Ahmad described the sanctions as "counterproductive," saying he felt like "collateral damage."
He said one Syrian American doctor he knows had left Syria rather than risk getting into trouble for treating patients. Others, faced with having to end their business interests and radically alter their lives in Syria, have decided to stay anyway. Still others are holding out hope that the
cheap jerseys sanctions won't be enforced on American citizens not connected to the regime.
The embassy official said it was important for Americans to understand why the sanctions were put in place. But she said she was sympathetic to the predicament they faced, especially because most of them hold dual citizenship. In the last few weeks, the embassy in Damascus has seen an increase in calls about the sanctions.
"They do feel caught between a rock and hard place: 'This is where I live, this is where my business is, this is where my family is, but I am also proud to be an American, so how can you do this to me?'" the embassy official said.
Many Syrian Americans have lived in Syria for years and care for elderly parents or have children enrolled in schools, she said.
Even though their exact transactions can't be known by the U.S. government, one American woman living on the outskirts of Damascus worried that living in Syria would raise red flags when she returned to America.
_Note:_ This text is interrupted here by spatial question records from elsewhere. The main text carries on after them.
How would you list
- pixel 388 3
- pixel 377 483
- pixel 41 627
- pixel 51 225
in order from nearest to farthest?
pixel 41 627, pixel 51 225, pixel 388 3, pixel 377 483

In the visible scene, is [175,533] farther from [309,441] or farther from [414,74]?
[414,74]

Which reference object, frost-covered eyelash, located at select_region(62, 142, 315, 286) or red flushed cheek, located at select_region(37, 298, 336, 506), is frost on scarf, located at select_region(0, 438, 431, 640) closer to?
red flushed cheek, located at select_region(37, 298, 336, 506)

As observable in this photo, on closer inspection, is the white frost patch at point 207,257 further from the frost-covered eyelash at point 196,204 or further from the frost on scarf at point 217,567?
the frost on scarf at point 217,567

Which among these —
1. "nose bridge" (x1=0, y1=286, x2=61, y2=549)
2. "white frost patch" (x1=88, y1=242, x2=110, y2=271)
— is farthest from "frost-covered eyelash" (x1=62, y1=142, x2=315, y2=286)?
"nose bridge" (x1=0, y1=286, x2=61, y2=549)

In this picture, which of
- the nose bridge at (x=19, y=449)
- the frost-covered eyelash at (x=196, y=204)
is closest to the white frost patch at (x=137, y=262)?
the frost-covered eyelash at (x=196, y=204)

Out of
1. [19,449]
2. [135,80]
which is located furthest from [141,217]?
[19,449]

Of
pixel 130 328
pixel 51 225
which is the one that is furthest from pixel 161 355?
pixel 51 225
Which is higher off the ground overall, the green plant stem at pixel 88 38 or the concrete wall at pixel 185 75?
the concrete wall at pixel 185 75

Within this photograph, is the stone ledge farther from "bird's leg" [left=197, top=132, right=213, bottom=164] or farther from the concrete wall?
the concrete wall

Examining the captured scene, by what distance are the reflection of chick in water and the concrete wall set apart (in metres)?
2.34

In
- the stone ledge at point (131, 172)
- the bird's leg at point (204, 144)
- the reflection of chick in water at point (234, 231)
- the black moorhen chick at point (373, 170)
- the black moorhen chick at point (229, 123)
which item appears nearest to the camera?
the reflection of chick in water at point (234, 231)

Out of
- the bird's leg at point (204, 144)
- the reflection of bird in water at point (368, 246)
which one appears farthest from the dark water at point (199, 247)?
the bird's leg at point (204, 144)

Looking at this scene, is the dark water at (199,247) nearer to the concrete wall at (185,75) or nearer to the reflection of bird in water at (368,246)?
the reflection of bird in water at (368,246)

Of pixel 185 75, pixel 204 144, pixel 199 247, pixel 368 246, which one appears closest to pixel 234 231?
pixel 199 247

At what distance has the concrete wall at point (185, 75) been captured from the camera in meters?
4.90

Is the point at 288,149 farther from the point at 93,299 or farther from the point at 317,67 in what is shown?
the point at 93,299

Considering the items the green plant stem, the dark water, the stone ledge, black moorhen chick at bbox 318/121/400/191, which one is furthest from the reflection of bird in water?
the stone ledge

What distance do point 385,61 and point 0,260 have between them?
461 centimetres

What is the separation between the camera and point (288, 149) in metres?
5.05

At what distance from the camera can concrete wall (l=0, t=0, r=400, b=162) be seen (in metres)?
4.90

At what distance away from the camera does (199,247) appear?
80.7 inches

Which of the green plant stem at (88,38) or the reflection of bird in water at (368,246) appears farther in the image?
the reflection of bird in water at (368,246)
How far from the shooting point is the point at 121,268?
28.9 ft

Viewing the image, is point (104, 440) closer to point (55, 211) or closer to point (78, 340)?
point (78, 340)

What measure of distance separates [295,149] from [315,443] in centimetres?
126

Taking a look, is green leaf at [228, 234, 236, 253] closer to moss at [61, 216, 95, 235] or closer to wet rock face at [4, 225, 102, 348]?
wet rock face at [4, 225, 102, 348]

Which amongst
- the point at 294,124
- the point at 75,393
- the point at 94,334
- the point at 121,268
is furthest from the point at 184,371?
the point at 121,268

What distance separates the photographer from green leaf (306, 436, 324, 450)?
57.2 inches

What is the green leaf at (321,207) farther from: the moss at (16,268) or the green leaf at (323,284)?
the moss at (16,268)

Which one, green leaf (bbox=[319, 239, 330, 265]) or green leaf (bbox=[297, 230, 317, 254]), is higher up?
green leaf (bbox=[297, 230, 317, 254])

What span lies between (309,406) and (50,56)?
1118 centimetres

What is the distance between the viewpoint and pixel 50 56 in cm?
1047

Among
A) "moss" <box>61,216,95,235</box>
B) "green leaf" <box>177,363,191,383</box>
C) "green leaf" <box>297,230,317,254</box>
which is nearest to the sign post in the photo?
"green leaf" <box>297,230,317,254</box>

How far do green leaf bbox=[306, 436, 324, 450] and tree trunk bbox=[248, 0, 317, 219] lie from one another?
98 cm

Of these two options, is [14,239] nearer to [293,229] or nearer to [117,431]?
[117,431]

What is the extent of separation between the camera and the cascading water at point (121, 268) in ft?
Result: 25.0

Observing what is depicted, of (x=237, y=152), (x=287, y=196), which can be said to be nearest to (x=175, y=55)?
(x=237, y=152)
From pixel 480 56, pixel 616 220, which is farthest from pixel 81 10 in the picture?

Making a living in Syria is now impossible without breaking U.S. law, she said.
In May, when one of Syria's biggest companies, Cham Holding, was sanctioned, a friend of her husband, an American who was working for a subsidiary, quit the next day, fearing that he could face a lengthy prison sentence. The couple moved back to the U.S., she said.
"When you've been living here for many years and your whole livelihood is tied to your local business, what do you do?" the woman said. "Sanctioning the entire country without distinction hurts too many people regardless of their political sentiments."